Article 3 blah-de-blahs about our judicial system and how it works, pretty much all stuff we learned in Poli-sci a million years ago.  Funny thing though, you ask most people how our system works, and what the hierarchy is?  They couldn't rattle it off to save their lives.  Another thing I love about our Constitution and the law that it defines, is that most people do NOT understand a word of it, unless they're involved in the legal field in some way...and even then I wonder.  Trust me when I say that this will most certainly be the focal point of many future blogs, since I have studied the law myself.

Article four rattles on concerning the relationship of the fed to the states, and produces such standards as "the full faith and credit" act (Bet most of your family has no idea what that is), and the "priveleges and immunities" clause (and I GUARANTEE most of your family doesn't know what THAT is).
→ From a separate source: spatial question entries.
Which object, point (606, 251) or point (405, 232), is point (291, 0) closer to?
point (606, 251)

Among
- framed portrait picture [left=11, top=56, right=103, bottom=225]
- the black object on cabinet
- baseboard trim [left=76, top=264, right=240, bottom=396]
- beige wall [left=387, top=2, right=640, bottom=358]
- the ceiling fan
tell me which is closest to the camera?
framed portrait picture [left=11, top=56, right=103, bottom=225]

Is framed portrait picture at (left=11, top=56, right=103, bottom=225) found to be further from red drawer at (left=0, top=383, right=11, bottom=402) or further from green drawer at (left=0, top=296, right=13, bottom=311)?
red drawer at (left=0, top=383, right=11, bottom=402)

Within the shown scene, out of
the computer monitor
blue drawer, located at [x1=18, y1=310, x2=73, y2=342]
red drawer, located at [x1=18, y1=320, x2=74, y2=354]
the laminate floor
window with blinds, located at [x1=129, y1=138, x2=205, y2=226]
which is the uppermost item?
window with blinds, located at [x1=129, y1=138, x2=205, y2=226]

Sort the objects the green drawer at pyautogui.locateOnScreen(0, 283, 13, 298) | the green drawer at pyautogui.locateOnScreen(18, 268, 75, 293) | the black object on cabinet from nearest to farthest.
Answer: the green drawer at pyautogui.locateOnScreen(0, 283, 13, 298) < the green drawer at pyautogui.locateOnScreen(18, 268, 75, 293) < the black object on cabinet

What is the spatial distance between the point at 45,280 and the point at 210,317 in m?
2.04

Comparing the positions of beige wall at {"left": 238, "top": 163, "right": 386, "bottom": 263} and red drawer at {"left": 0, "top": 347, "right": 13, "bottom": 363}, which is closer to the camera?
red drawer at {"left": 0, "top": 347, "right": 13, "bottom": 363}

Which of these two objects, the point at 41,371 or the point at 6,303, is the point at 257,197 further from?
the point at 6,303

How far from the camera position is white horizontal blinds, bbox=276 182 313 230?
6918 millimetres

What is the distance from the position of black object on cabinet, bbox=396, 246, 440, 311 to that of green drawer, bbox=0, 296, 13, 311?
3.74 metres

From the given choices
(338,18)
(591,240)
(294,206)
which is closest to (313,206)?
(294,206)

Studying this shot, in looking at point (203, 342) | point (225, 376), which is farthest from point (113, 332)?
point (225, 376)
Now we come to Article 5, which allows the Constitution to be Amended.  In other words, you can change the Constitution.  What?  Wait.  Ok, no...huh?  Now just a minute.  The Constitution is to be protected...defended...and preserved...but if we wanna change what it says, that's OK.  If we don't like what the first guys had to say, it's no problem.  We can just smooth it or tweak it, as long as we have a majority vote.  I'm sorry, but this to me is anti-preservation.  Black and white, we just change what we don't agree with.  But in this fashion, we just do it with more subversion and finesse.  Nice.  I'm not going to get into this right now, because it would take more brain power than I wish to expend at this time.  We'll come back to it, I swear.